**QUOTED PASSAGE**.
[Start of Attachment]

Dizziness is the second most common complaint heard in the doctor’s office, and the number one malady of people older than 70. Over the years, people who experienced bouts of dizziness of balance problems had nowhere to turn. There was no treatment. They were often told, “You will have to live with it.”
Today, we can help you overcome that helpless feeling through an alternative form of therapy called Vestibular Rehabilitation.
Let’s back up a moment and explain how the balance system works. Three sensory systems gather information regarding the body’s position or movement in space. These are the visual, vestibular (semicircular canals and otoliths) and somatosensory (touch, joint and muscle receptors) systems which transmit information to the brain’s central processor in the cerebellum. The balance response is carried out by the motor system. The right and left vestibular system are key in maintaining balance. It provides the brain with information regarding head movement and position. Disease in one vestibular system will produce misinformation to the brain and cause vertigo or imbalance. Vision helps orient the body in space by referencing vertical and horizontal axes of objects around them. The somatosensory system gives the brain information regarding support surfaces and motion of body segments between each other. Balance can be maintained with a loss of one of the three sensory systems. The brain can compensate for the loss, however, when more than one system is lost, balance difficulties will occur.

[End of Attachment]

**TASKS FOR THIS EXERCISE**.
#1 Answer these questions from the passage on dizziness and balance:
(a) Dizziness is the number one malady of which group of people?
(b) In what part of the brain is the central processor that receives the sensory information?
(c) Which system carries out the balance response?
#2 Translate this sentence from the passage on dizziness and balance into Spanish: "Disease in one vestibular system will produce misinformation to the brain and cause vertigo or imbalance."
#3 Write the next part of the passage on dizziness and balance, picking up after its last sentence.

**Collected data entries**.

[Start of Attachment]

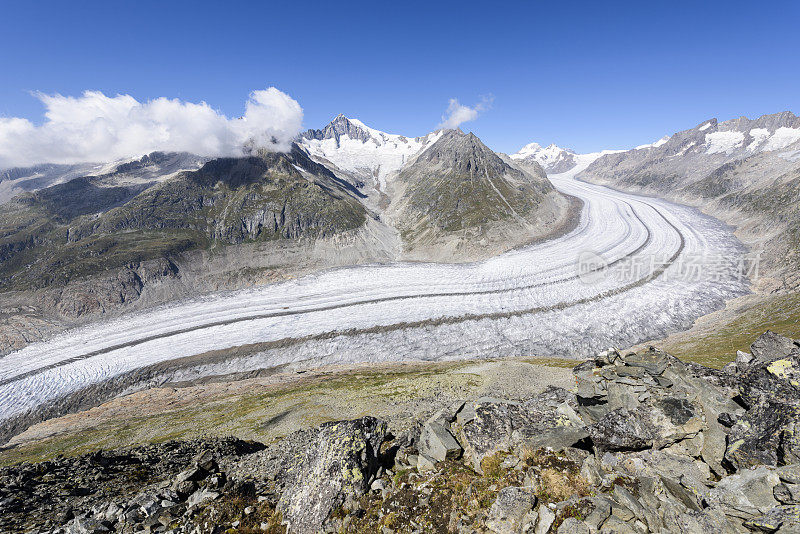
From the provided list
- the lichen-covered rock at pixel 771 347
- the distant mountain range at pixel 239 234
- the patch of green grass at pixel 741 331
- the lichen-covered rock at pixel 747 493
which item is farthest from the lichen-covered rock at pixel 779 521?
the distant mountain range at pixel 239 234

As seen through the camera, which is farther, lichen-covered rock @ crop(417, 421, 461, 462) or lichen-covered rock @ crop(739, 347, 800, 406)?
lichen-covered rock @ crop(417, 421, 461, 462)

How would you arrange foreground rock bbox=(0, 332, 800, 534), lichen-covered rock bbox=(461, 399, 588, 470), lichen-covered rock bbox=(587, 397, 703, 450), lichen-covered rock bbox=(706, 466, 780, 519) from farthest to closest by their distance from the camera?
1. lichen-covered rock bbox=(461, 399, 588, 470)
2. lichen-covered rock bbox=(587, 397, 703, 450)
3. foreground rock bbox=(0, 332, 800, 534)
4. lichen-covered rock bbox=(706, 466, 780, 519)

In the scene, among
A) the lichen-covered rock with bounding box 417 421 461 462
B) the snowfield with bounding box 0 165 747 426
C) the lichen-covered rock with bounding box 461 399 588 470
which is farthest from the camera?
the snowfield with bounding box 0 165 747 426

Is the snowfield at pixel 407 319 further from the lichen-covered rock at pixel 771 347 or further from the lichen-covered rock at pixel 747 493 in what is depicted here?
the lichen-covered rock at pixel 747 493

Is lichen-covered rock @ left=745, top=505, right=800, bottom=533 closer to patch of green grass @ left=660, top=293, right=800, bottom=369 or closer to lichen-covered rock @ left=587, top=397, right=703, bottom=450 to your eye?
lichen-covered rock @ left=587, top=397, right=703, bottom=450

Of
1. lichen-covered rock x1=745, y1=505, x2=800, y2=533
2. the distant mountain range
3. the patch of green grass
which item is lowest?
the patch of green grass

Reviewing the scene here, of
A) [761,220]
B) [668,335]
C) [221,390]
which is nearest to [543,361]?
[668,335]

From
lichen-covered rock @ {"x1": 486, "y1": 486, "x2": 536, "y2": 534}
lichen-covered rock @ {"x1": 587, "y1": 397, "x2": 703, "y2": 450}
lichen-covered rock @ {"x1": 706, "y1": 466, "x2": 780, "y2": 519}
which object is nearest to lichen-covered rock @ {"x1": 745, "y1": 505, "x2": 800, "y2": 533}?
lichen-covered rock @ {"x1": 706, "y1": 466, "x2": 780, "y2": 519}
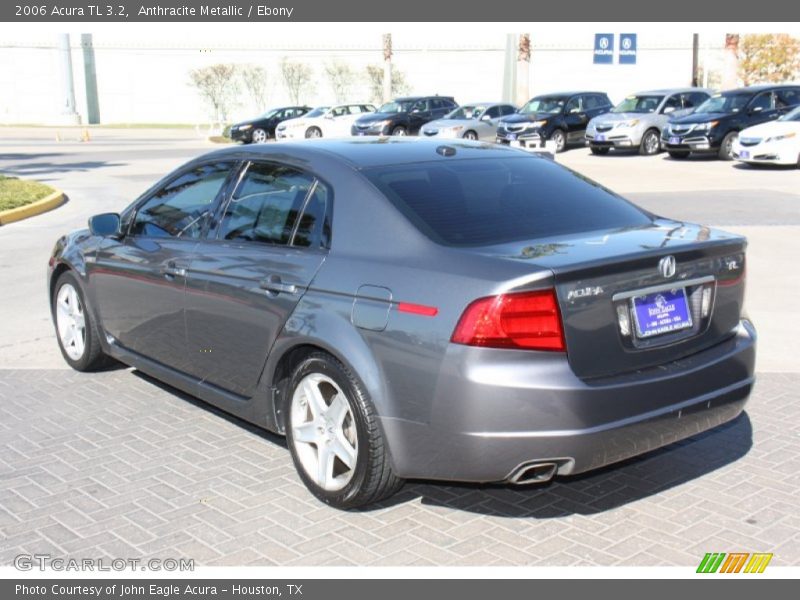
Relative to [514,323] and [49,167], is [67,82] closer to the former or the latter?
[49,167]

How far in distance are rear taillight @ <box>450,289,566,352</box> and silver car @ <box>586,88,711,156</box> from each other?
78.9 feet

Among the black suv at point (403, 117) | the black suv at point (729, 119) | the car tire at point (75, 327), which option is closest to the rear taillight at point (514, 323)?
the car tire at point (75, 327)

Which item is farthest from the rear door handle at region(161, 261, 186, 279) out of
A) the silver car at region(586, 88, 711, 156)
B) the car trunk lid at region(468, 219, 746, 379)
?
the silver car at region(586, 88, 711, 156)

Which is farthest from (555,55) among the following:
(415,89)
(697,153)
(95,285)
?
(95,285)

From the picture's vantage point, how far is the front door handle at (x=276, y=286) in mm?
4434

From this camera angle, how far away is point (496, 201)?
14.9 feet

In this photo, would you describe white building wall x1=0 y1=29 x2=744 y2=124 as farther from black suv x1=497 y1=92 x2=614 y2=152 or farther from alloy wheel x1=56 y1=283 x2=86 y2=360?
alloy wheel x1=56 y1=283 x2=86 y2=360

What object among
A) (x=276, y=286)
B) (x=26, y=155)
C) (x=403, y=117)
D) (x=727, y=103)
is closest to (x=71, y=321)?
(x=276, y=286)

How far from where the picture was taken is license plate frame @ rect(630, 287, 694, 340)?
392cm

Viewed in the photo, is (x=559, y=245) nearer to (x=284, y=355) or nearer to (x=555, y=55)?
(x=284, y=355)

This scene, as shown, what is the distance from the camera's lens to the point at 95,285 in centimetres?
619

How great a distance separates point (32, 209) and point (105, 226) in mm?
10604

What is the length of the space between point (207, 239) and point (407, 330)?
176 centimetres

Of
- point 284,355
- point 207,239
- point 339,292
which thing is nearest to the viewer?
point 339,292
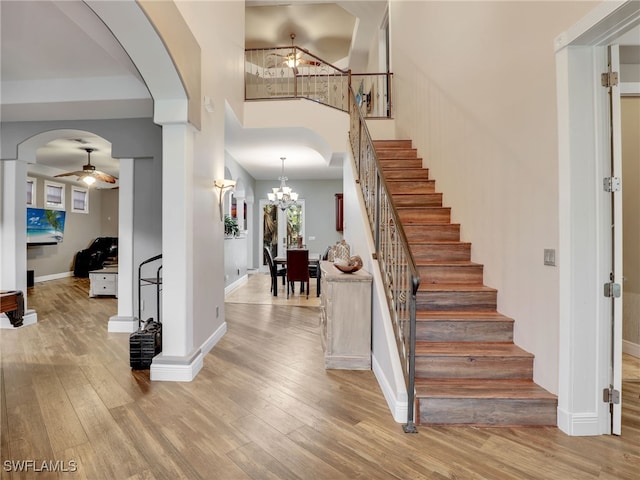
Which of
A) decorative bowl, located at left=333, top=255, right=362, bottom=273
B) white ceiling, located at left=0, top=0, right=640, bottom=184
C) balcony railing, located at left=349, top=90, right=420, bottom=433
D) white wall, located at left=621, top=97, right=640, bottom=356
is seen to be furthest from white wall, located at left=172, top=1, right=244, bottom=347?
white wall, located at left=621, top=97, right=640, bottom=356

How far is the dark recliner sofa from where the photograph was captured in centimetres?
987

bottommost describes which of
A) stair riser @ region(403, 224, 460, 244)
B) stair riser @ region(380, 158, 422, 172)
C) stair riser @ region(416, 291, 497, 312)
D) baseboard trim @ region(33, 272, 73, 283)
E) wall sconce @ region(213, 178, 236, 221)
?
baseboard trim @ region(33, 272, 73, 283)

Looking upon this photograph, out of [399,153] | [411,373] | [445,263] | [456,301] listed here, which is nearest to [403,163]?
[399,153]

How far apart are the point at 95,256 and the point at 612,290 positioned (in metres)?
11.7

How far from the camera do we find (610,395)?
211 centimetres

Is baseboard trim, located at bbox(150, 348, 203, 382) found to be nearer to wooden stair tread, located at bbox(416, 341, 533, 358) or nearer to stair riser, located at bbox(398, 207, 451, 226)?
wooden stair tread, located at bbox(416, 341, 533, 358)

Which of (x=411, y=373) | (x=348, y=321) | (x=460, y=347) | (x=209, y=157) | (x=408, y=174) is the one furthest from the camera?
(x=408, y=174)

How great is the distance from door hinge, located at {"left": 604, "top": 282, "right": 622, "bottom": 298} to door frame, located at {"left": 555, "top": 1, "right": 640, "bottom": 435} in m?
0.03

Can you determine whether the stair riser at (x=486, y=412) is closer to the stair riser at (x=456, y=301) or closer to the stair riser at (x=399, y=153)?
the stair riser at (x=456, y=301)

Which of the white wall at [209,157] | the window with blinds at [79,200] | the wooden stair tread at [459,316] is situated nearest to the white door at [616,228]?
the wooden stair tread at [459,316]

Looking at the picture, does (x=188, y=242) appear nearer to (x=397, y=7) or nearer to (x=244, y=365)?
(x=244, y=365)

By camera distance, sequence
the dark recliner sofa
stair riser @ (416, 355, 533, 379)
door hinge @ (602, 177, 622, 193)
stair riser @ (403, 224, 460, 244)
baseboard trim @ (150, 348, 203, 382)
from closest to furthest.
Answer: door hinge @ (602, 177, 622, 193), stair riser @ (416, 355, 533, 379), baseboard trim @ (150, 348, 203, 382), stair riser @ (403, 224, 460, 244), the dark recliner sofa

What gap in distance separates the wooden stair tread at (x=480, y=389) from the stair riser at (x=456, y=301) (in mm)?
648

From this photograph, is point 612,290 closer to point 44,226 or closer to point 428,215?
point 428,215
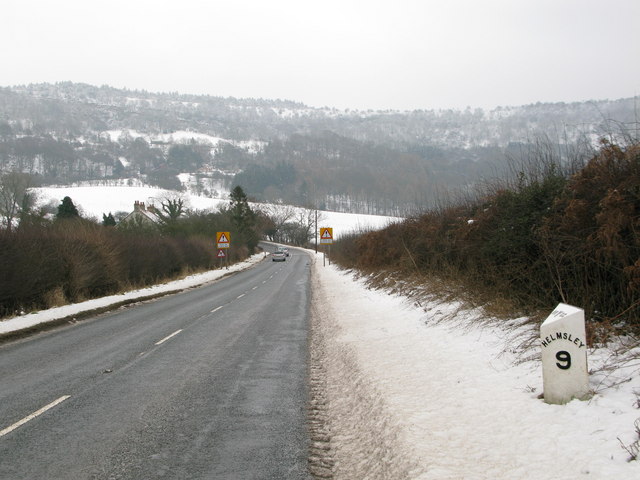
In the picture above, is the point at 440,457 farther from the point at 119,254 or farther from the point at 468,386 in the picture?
the point at 119,254

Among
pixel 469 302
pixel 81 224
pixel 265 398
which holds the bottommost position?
pixel 265 398

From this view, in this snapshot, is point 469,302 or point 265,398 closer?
point 265,398

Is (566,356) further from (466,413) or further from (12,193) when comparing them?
(12,193)

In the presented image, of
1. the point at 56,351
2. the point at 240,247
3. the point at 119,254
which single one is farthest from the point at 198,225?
the point at 56,351

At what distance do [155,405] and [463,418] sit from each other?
12.6 ft

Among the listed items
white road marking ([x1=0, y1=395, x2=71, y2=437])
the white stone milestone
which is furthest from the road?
the white stone milestone

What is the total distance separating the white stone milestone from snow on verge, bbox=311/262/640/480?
0.14 metres

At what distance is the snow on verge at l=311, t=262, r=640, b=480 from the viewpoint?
12.2 ft

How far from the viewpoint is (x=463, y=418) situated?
4.86 metres

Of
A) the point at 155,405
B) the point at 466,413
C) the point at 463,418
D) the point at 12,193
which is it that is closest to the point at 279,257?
the point at 12,193

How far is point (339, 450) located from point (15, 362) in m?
7.21

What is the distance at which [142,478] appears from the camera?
165 inches

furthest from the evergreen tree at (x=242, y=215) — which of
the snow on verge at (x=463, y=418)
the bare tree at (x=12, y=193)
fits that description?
the snow on verge at (x=463, y=418)

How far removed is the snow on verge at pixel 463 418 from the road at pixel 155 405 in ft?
2.04
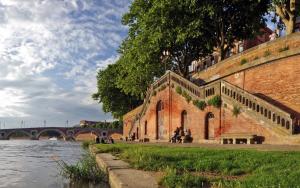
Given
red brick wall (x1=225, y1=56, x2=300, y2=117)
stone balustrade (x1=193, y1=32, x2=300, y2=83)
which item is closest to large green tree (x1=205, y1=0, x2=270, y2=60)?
stone balustrade (x1=193, y1=32, x2=300, y2=83)

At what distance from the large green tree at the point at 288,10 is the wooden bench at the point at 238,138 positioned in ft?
35.7

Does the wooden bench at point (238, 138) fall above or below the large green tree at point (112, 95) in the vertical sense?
below

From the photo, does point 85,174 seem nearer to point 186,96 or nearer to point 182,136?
point 182,136

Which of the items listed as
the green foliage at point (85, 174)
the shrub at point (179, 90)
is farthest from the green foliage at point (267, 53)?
the green foliage at point (85, 174)

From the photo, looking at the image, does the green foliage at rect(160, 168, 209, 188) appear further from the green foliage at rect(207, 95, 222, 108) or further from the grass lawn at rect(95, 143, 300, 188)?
the green foliage at rect(207, 95, 222, 108)

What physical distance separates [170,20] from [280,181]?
29.2 m

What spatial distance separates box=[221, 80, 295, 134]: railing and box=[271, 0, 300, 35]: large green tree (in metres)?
8.83

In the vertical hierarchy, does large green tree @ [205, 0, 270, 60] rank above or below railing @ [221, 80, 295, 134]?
above

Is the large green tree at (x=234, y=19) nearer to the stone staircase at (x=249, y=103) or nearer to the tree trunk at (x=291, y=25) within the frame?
the tree trunk at (x=291, y=25)

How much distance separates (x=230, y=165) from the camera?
947 cm

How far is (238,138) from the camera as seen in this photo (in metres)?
22.2

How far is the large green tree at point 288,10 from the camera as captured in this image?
98.4 feet

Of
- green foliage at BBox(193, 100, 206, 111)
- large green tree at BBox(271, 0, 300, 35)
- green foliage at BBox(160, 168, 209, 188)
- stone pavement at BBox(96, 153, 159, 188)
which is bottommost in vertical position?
stone pavement at BBox(96, 153, 159, 188)

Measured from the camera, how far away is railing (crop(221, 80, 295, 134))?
19234 mm
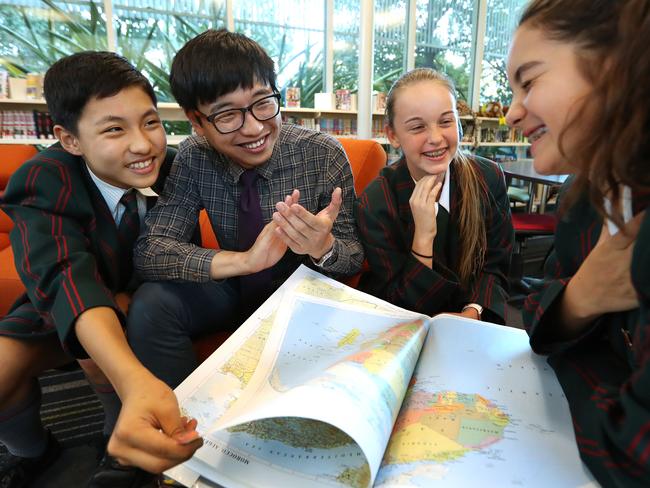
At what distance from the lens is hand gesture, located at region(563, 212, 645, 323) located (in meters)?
0.49

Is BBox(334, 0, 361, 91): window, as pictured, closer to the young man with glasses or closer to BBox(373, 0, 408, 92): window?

[End of Attachment]

**RESULTS OF THE TASKS**.
#1
(a) People older than 70.
(b) The cerebellum.
(c) The motor system.

#2 Una enfermedad en uno de los sistemas vestibulares producirá información errónea para el cerebro y causará vértigo o desequilibrio.

#3
Dizziness of disequilibrium can strike anyone. Over 76 million Americans will suffer from spinning vertigo. Those who suffer most often have inner ear disorders, positional types of vertigo, or have had surgery involving the inner ear.
How Does Vestibular Rehabilitation Work?
There are three basic concepts of vestibular rehabilitation. The first is habituation. This means, continually repeating the actions that bring on the sense of dizziness or vertigo and eventually acclimating the body to those actions. The second process involves balance retraining exercises which help to reduce unsteadiness and imbalance. The third aspect deals with head-eye coordination exercises which help reduce gaze-induced dizziness.
Specific exercises customized to your particular needs
Specific exercises customized to your particular needs will help decrease dizziness, increase balance function and also increase your general activity levels.
Diagnosing Vestibular Disorders
A physician will diagnose your particular problem by performing a complete medical history, a neurotologic examination and tests of hearing and balance function. Tests for allergies, autoimmune inner ear disease (immune reactions to your own ear tissue), or hormonal imbalance may also be necessary. In addition, an ultrasound test which evaluates the blood circulation around the brain, imaging studies with CT or MRI and a consultation with a neurologist or cardiologist might be indicated. Once a diagnosis is made, the physician (neurotologist) will be able to ascertain if vestibular rehabilitation therapy is a program which may benefit you. In some cases, this can be used as an alternative to medication or surgery.
Results have been rewarding, even in the elderly.
The Vestibular Rehabilitation Therapist
Helping create winning program for your particular problem is performed by the vestibular rehabilitation therapist. A discussion of your symptoms begins the session. An assessment is made of your musculoskeletal system by testing the strength, coordination, and range of movement of your arms and legs. Your balance and gait is evaluated by observing if you need to touch objects or fix your eyes on stationary objects, and by observing what hip and ankle strategy you use to maintain your balance.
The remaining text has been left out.